### TASK TO CARRY OUT
An exact copy of the lines from the one containing "New Zealand, site EFH_HCAMF02, 2020-03-05" through the end of the material is all that is wanted; transcribe only those.

### ENTRIES SUPPLIED
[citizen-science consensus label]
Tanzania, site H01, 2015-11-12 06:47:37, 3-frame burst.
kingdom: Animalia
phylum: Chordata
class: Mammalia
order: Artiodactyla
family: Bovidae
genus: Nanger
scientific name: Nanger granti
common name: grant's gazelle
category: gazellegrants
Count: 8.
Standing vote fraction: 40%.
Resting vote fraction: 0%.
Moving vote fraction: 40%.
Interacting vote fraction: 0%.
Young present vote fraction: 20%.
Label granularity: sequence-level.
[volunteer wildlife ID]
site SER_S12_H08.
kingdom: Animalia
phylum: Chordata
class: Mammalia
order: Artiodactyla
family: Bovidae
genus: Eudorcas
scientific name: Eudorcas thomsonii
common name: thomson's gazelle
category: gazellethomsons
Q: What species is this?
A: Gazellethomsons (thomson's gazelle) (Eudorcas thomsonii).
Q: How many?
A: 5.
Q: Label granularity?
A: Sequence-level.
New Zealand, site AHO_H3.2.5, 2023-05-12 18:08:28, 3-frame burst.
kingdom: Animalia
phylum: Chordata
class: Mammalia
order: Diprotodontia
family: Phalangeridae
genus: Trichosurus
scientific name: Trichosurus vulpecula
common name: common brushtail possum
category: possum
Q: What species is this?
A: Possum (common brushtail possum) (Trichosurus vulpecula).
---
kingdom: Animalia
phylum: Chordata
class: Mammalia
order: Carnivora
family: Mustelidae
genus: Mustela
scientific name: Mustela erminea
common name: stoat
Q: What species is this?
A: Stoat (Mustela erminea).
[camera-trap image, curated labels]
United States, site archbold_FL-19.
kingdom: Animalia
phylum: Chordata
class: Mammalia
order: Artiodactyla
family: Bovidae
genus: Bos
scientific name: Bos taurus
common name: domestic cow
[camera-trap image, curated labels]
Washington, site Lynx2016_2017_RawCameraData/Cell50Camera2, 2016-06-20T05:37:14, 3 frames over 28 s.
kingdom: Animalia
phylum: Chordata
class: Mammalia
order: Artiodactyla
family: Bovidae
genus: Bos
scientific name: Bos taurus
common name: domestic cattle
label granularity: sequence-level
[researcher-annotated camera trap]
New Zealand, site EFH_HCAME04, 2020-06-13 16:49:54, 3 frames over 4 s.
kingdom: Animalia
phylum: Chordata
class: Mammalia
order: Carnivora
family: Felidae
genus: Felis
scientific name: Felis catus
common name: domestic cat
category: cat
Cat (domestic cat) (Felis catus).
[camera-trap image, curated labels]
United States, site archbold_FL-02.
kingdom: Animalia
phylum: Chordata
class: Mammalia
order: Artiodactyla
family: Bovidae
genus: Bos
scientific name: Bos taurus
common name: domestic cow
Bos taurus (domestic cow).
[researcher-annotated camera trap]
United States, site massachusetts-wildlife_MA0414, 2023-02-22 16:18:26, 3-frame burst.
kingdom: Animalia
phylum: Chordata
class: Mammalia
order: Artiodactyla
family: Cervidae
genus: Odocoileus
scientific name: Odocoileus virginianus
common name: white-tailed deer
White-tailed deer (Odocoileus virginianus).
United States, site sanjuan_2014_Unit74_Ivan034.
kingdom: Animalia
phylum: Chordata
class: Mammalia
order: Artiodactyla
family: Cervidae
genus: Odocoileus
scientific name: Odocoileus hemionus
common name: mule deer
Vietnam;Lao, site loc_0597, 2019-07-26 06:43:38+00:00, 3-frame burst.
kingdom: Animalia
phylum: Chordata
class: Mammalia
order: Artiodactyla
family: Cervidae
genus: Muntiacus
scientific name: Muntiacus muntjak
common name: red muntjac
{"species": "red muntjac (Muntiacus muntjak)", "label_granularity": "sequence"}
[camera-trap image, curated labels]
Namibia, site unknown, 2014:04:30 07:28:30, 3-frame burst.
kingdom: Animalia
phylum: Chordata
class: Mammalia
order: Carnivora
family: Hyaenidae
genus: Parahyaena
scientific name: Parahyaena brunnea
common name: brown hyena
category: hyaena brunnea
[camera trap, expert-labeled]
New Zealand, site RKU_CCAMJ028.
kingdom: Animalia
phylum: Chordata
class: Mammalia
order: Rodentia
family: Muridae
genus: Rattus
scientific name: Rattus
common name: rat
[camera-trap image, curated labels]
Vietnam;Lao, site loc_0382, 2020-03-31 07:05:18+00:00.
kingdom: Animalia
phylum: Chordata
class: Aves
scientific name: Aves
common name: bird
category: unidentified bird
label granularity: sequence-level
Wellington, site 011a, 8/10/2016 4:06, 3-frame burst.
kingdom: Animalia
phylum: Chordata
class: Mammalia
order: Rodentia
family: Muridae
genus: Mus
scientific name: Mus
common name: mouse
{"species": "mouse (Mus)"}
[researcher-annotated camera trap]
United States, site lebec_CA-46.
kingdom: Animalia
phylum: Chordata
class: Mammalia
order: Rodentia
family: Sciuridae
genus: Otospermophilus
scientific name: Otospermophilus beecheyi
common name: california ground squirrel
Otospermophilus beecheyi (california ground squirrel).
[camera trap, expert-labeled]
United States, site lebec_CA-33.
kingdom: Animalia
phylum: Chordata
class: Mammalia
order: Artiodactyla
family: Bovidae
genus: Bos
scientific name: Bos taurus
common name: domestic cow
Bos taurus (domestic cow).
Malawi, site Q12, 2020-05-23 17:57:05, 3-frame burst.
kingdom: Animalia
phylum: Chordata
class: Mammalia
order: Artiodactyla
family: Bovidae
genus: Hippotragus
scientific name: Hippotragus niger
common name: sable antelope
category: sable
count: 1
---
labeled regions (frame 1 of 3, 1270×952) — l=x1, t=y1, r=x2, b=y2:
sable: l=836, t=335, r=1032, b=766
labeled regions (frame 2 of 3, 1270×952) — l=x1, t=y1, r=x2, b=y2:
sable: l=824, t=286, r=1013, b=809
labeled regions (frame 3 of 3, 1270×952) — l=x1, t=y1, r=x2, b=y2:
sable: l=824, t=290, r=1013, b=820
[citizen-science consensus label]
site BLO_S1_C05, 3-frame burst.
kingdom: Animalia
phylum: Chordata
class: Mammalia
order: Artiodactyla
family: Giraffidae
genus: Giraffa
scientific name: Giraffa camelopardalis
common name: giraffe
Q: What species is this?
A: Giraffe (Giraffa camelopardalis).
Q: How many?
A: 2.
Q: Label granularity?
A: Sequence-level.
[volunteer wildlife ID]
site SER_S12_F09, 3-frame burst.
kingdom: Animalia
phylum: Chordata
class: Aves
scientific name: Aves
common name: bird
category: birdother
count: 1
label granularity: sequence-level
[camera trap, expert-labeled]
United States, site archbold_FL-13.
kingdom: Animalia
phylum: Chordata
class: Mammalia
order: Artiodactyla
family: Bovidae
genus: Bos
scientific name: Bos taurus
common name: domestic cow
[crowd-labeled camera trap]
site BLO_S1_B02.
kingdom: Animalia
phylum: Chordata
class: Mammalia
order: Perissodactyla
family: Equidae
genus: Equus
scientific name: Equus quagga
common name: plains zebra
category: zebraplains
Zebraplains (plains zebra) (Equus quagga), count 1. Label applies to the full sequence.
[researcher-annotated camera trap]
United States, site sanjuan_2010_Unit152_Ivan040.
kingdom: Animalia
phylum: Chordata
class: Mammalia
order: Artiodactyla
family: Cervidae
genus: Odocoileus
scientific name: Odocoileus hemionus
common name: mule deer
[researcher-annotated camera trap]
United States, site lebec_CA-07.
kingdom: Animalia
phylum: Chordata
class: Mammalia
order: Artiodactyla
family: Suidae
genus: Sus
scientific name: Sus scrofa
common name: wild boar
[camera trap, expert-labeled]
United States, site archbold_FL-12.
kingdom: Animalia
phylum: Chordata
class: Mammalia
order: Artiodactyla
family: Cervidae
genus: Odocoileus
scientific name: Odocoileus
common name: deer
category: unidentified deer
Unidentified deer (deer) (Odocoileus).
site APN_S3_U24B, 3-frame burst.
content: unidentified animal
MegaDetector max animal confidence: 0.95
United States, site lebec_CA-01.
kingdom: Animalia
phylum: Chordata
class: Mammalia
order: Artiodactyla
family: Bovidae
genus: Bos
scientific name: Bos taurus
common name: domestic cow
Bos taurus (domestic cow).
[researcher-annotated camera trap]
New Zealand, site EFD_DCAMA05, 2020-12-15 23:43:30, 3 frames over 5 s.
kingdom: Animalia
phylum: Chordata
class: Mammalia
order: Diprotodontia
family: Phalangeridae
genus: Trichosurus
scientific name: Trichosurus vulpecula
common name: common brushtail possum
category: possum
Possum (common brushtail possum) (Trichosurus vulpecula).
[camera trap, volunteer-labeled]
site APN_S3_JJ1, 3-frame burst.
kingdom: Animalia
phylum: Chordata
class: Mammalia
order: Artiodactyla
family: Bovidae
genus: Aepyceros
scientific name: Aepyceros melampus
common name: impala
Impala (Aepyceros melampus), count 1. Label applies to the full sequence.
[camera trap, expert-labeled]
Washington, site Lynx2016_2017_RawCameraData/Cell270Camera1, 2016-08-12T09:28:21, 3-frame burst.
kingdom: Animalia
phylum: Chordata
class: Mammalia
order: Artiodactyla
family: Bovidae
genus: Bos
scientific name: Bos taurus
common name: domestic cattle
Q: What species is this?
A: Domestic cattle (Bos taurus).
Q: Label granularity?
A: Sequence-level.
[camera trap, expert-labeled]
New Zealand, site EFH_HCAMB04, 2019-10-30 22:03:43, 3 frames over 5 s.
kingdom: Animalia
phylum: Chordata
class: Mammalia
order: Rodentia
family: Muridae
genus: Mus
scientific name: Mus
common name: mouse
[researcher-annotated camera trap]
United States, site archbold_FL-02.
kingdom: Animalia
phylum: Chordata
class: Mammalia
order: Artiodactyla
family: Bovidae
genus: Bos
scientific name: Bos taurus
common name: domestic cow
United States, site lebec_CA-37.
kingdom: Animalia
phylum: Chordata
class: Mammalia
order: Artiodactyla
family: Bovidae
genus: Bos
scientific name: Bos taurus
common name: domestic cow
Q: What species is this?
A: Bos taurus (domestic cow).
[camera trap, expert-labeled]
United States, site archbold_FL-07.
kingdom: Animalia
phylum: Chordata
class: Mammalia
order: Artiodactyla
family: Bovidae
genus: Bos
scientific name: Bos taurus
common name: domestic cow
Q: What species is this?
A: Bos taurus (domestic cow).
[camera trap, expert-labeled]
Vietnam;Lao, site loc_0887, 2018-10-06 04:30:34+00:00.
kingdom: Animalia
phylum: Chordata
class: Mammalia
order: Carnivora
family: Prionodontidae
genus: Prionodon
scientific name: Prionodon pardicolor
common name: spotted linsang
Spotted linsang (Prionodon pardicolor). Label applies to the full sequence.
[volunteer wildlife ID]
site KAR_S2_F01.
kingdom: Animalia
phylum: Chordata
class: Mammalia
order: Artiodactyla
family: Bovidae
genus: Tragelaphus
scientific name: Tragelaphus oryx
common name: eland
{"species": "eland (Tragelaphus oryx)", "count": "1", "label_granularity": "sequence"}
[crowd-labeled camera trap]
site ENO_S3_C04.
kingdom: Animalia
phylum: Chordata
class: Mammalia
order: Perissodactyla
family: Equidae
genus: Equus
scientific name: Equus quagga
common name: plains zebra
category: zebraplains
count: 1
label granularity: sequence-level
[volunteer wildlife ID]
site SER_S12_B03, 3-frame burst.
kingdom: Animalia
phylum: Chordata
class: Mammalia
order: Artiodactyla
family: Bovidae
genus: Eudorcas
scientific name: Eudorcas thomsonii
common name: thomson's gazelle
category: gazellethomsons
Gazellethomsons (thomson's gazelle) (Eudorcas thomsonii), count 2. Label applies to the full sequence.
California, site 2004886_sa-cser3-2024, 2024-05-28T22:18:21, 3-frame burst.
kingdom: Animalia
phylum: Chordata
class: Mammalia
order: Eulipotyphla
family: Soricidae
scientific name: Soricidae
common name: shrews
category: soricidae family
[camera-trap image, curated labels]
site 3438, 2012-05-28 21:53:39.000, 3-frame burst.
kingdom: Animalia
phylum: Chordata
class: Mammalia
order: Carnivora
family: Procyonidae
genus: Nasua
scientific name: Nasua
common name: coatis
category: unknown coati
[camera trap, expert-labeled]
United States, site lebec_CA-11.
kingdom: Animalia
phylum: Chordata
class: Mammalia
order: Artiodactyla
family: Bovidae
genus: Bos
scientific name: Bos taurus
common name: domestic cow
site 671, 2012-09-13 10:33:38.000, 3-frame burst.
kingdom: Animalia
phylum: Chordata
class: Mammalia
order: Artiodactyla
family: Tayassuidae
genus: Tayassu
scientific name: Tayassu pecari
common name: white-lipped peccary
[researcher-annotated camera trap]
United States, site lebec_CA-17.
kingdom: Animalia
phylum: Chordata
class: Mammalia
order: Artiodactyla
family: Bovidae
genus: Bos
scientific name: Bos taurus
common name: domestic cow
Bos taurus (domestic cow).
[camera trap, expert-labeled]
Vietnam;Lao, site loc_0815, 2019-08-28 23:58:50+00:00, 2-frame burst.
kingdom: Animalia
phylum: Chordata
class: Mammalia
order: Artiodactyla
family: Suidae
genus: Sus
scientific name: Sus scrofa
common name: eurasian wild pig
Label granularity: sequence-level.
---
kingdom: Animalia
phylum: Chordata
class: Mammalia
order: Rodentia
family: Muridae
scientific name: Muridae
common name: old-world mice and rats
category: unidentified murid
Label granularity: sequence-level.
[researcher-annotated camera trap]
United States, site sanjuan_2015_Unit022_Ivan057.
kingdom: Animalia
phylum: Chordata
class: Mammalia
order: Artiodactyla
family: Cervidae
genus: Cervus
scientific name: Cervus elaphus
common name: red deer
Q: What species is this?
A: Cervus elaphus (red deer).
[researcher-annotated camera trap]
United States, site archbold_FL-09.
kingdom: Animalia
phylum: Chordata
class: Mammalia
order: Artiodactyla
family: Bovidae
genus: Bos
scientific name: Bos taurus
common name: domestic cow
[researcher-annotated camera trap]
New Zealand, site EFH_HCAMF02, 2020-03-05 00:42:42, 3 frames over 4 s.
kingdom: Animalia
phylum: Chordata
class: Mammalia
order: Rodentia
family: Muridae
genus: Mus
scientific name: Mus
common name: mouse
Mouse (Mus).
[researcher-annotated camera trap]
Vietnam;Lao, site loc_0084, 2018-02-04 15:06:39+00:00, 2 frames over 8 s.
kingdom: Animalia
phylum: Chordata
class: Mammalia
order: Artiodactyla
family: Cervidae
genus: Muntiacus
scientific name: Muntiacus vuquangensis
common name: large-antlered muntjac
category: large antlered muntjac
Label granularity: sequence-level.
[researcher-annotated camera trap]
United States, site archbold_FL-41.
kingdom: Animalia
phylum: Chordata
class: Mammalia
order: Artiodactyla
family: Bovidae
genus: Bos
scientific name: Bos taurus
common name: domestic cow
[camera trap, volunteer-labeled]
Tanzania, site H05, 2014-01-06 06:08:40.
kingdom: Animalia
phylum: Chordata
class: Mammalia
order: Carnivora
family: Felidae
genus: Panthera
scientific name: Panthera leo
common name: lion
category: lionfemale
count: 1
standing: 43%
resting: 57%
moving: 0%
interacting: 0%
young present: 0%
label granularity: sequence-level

### COMPLETED EXERCISE
New Zealand, site EFH_HCAMF02, 2020-03-05 00:42:42, 3 frames over 4 s.
kingdom: Animalia
phylum: Chordata
class: Mammalia
order: Rodentia
family: Muridae
genus: Mus
scientific name: Mus
common name: mouse
Mouse (Mus).
[researcher-annotated camera trap]
Vietnam;Lao, site loc_0084, 2018-02-04 15:06:39+00:00, 2 frames over 8 s.
kingdom: Animalia
phylum: Chordata
class: Mammalia
order: Artiodactyla
family: Cervidae
genus: Muntiacus
scientific name: Muntiacus vuquangensis
common name: large-antlered muntjac
category: large antlered muntjac
Label granularity: sequence-level.
[researcher-annotated camera trap]
United States, site archbold_FL-41.
kingdom: Animalia
phylum: Chordata
class: Mammalia
order: Artiodactyla
family: Bovidae
genus: Bos
scientific name: Bos taurus
common name: domestic cow
[camera trap, volunteer-labeled]
Tanzania, site H05, 2014-01-06 06:08:40.
kingdom: Animalia
phylum: Chordata
class: Mammalia
order: Carnivora
family: Felidae
genus: Panthera
scientific name: Panthera leo
common name: lion
category: lionfemale
count: 1
standing: 43%
resting: 57%
moving: 0%
interacting: 0%
young present: 0%
label granularity: sequence-level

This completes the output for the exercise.